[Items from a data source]
══════
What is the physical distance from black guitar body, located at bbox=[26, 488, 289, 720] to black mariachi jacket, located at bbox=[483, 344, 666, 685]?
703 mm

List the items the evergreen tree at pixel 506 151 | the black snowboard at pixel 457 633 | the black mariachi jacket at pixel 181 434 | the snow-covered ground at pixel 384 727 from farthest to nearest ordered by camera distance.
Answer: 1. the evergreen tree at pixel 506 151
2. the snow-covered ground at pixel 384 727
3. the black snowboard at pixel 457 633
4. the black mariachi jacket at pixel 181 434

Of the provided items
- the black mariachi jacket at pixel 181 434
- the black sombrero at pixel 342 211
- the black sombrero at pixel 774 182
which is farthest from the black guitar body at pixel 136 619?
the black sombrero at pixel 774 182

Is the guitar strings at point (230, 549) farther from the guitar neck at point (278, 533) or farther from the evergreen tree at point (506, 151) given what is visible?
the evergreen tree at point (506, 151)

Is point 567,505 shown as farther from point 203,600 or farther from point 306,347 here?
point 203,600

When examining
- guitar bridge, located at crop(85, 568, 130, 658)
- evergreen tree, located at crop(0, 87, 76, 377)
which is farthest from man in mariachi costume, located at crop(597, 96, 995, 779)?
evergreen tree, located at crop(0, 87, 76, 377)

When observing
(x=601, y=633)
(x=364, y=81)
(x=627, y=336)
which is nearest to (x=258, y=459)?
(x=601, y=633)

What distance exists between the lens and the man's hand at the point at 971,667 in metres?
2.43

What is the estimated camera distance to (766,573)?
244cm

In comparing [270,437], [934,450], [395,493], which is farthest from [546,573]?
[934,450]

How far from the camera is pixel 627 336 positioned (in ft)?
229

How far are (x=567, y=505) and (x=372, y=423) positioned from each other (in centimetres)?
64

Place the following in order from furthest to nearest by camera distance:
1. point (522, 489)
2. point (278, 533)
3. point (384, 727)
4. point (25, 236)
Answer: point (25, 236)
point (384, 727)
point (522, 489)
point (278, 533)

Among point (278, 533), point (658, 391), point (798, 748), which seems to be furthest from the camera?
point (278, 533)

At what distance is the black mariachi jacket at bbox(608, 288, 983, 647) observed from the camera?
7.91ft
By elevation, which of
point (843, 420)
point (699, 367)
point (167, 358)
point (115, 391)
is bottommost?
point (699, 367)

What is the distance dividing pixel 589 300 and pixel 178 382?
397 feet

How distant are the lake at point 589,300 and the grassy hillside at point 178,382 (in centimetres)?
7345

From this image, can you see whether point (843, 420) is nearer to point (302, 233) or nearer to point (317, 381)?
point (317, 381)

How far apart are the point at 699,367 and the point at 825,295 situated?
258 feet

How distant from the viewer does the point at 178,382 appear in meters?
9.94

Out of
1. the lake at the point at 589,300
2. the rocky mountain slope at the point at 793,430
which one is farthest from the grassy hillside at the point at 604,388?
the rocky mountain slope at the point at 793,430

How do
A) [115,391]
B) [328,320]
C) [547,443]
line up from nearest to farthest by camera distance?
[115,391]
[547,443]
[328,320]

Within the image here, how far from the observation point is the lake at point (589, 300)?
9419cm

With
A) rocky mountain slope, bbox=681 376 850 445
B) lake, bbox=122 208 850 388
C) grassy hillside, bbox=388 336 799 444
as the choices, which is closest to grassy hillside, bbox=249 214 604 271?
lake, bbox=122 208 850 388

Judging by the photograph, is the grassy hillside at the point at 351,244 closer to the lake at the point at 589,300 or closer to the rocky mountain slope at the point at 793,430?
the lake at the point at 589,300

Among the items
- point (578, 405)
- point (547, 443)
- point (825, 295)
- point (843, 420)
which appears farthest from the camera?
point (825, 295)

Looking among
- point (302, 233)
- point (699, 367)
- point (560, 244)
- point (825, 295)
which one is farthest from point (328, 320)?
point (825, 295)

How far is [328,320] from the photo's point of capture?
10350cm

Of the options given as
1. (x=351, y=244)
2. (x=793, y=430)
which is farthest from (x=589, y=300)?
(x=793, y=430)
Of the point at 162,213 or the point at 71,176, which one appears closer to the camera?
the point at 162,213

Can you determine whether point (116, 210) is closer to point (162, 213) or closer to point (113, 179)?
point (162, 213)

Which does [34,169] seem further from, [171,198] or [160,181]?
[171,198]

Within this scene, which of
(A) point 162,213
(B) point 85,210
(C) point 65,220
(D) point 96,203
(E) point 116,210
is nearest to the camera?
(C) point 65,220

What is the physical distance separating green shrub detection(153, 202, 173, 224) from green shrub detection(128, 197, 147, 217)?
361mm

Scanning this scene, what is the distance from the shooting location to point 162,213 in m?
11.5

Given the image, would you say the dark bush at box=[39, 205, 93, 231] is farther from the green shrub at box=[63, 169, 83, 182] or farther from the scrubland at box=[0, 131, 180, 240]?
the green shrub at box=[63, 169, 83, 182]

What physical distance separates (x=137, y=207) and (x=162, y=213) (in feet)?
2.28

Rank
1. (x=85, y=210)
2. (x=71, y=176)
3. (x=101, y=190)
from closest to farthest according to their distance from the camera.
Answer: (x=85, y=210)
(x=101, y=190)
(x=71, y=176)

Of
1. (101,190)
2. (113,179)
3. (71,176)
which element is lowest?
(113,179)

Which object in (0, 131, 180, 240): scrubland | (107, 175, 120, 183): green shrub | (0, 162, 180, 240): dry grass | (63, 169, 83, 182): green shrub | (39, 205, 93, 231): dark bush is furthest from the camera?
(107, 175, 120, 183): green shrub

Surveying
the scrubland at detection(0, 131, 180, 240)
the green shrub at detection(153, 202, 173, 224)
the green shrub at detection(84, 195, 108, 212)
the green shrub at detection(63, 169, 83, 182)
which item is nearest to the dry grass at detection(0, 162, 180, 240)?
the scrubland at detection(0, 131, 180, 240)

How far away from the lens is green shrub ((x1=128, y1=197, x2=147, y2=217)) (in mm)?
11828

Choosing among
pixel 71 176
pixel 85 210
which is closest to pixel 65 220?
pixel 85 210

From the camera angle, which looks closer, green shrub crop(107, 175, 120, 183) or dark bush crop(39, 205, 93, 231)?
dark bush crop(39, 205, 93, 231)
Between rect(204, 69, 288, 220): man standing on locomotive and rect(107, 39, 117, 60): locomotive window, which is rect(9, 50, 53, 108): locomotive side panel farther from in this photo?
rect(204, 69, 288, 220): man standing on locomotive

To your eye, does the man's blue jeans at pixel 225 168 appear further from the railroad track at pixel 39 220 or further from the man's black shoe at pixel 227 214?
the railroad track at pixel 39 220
══════
Aim of the task - Copy out the records word for word, from the very start down through the line that contains "4. the black mariachi jacket at pixel 181 434", including both ends.

Solution -
What is the physical distance from black guitar body, located at bbox=[26, 488, 289, 720] to black mariachi jacket, located at bbox=[483, 344, 666, 685]?
703 mm

List the items the evergreen tree at pixel 506 151 | the black snowboard at pixel 457 633 | the black mariachi jacket at pixel 181 434 | the snow-covered ground at pixel 384 727 from farthest to nearest ordered by camera distance.
Answer: 1. the evergreen tree at pixel 506 151
2. the snow-covered ground at pixel 384 727
3. the black snowboard at pixel 457 633
4. the black mariachi jacket at pixel 181 434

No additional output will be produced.